PASSAGE SHOWN:
-- -- --

Memorable Moments
When we look back on the "good times", it's individual moments we remember. Make the "moments" you share with your family come to life.
- Angela
Reasons for NOT having a Child
Angela Brown
Ron is from a very domineering family and had quite an unhappy childhood, unhappy enough that even though he married, he doesn't (and never did) want any children of his own. Not a problem except his wife, my friend Evelyn (not her real name) is obsessed with trying to get pregnant.
She explained to me over drinks the other day, that Ron is never home, doesn't spend any time with her and this (having children) will bring him back to her and strengthen their relationship.
EVELYN WAKE UP!
Reasons for NOT having children include:
Fear of a Failing Relationship. If you fear your relationship with your spouse is falling apart - that is NOT the time to have a child. Instead, take a relationship class together, read self-help books by experts on how to boost your marriage and make it a point to go on a date together once a week. Don't focus on sex, but rather on communication and being close (holding hands, making eye contact when you talk, talking, listening and cuddling. The rest will come naturally.)
Fear You Will Grow Old Alone. Don't ever have a child just so you'll have someone to take care of you when you are old. Look around and you'll see lots of aging parents who have adult children moving back in with them (often with kids of their own), who deplete emotional and financial resources rather than providing them. Instead focus on building a retirement fund that will provide for your financial needs, and spend your precious energies improving and building relationships with friends and other relatives. (Everyone around you is growing older; all you have to do is get involved in the lives of the people around you for companionship.)
Lack of Love. If you feel you are not loved enough - making a baby to love you back is NOT a sound decision. Instead, focus on creating more love in your life. Do this by loving yourself and accepting yourself more. Focus on accepting and loving your spouse more. Spend time each day in prayer and meditation to improve your spirituality and volunteer at a women’s or children's shelter.
Because Your Friend is Pregnant. Just because four of your neighbors or co-workers are pregnant that is NOT the reason to have children. There will always be kids for your child to play with. Instead, celebrate with your friends who are pregnant and share in their happiness - you don't necessarily have to have something because someone else does.

-- -- --

EXTRACTED RECORDS:
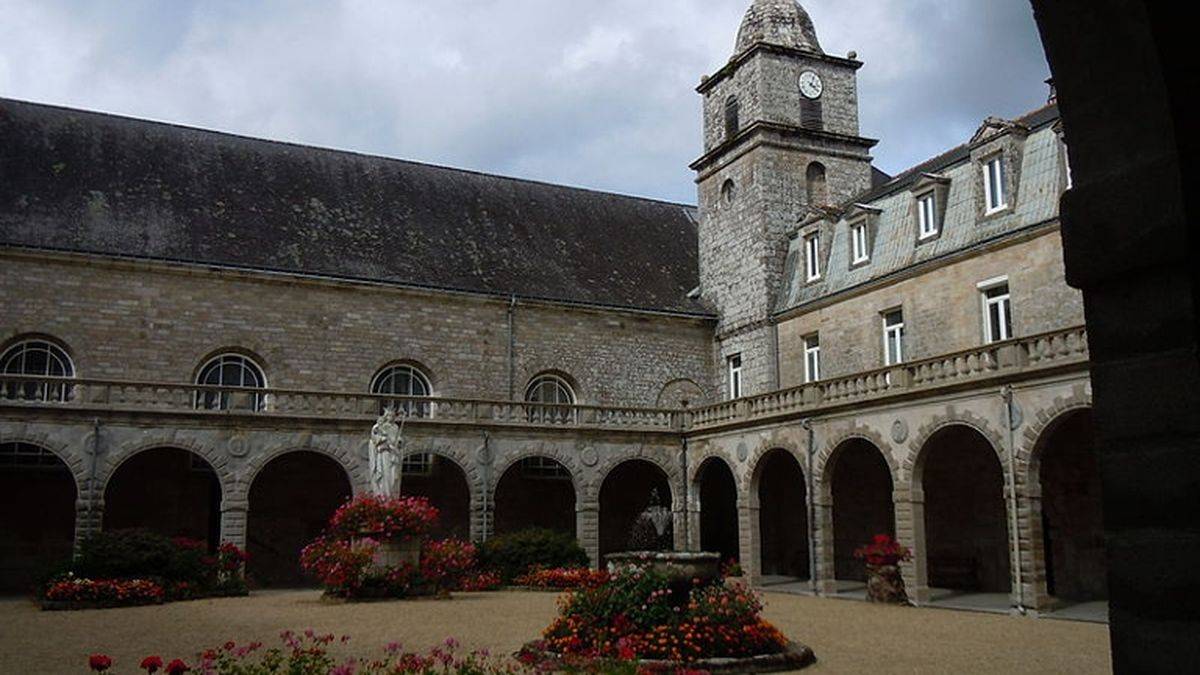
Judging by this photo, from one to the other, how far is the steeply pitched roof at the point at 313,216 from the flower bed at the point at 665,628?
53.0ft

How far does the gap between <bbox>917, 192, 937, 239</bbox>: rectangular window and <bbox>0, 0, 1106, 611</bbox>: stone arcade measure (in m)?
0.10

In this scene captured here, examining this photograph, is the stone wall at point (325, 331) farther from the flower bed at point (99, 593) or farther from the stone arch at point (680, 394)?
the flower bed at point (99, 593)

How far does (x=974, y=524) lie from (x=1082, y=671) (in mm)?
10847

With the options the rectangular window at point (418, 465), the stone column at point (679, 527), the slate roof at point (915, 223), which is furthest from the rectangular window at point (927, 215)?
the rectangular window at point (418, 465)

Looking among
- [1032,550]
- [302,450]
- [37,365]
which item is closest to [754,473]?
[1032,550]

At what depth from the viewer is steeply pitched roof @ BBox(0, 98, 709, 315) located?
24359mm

-- -- --

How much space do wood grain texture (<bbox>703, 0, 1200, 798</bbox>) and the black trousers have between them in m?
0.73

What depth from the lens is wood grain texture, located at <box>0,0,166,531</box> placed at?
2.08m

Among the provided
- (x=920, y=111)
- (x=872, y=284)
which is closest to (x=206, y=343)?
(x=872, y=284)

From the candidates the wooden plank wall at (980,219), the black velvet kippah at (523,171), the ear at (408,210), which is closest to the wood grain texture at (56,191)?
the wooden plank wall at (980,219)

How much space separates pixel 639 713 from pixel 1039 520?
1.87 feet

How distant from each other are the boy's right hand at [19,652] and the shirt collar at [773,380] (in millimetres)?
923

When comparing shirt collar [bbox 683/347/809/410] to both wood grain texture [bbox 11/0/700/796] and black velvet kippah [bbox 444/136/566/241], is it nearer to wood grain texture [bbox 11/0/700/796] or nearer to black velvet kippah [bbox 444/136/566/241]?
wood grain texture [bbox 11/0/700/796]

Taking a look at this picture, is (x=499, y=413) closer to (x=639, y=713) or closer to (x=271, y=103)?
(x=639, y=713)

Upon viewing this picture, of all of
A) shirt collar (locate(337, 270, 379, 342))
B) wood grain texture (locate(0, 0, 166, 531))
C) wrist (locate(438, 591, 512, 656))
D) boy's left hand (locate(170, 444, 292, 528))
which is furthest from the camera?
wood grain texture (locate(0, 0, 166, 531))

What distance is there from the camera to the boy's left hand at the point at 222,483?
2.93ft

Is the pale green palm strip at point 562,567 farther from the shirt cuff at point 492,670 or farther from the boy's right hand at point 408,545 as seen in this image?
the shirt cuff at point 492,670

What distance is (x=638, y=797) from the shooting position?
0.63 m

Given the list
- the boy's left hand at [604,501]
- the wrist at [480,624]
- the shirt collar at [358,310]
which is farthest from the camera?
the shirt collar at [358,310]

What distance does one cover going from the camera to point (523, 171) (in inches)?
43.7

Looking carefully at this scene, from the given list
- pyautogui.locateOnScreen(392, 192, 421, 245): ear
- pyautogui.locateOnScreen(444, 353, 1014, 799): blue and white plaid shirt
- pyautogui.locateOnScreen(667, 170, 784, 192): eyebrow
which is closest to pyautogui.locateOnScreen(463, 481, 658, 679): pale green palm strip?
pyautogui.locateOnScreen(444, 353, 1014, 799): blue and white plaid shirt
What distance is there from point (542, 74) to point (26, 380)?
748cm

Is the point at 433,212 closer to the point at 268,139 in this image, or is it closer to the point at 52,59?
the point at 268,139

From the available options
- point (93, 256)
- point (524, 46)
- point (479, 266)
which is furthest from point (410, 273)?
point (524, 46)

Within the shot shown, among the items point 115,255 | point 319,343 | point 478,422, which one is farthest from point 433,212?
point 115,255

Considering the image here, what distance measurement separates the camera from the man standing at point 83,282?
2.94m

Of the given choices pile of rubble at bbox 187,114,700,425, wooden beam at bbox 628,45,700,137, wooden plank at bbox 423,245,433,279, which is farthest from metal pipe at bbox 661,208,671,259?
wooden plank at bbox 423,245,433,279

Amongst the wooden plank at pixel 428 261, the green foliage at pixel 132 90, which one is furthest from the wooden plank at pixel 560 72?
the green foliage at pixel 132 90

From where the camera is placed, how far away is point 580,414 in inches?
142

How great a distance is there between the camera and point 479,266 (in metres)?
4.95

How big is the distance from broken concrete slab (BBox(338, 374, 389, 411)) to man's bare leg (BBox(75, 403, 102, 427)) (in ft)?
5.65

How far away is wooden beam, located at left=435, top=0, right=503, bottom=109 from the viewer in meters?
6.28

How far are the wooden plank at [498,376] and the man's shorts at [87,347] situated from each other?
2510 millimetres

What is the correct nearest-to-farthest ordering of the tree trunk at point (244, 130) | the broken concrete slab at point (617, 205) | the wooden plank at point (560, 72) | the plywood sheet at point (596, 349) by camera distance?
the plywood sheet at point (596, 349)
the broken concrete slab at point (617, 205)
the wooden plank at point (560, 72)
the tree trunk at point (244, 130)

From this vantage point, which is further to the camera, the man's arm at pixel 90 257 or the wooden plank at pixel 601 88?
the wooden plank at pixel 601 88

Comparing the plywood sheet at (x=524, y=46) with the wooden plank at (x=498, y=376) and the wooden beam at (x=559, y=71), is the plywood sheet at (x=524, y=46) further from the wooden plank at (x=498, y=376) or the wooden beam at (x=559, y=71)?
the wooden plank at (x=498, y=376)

-- -- --

PROBLEMS TO SOLVE:
1. In the article on reasons for not having a child, how often does it suggest a couple go on a date together?
2. Translate this sentence from the article on reasons for not having a child into Spanish: "There will always be kids for your child to play with."
The records are separate material from the article.

ANSWERS TO EACH TASK:
1. Once a week.

2. Siempre habrá niños con los que tu hijo pueda jugar.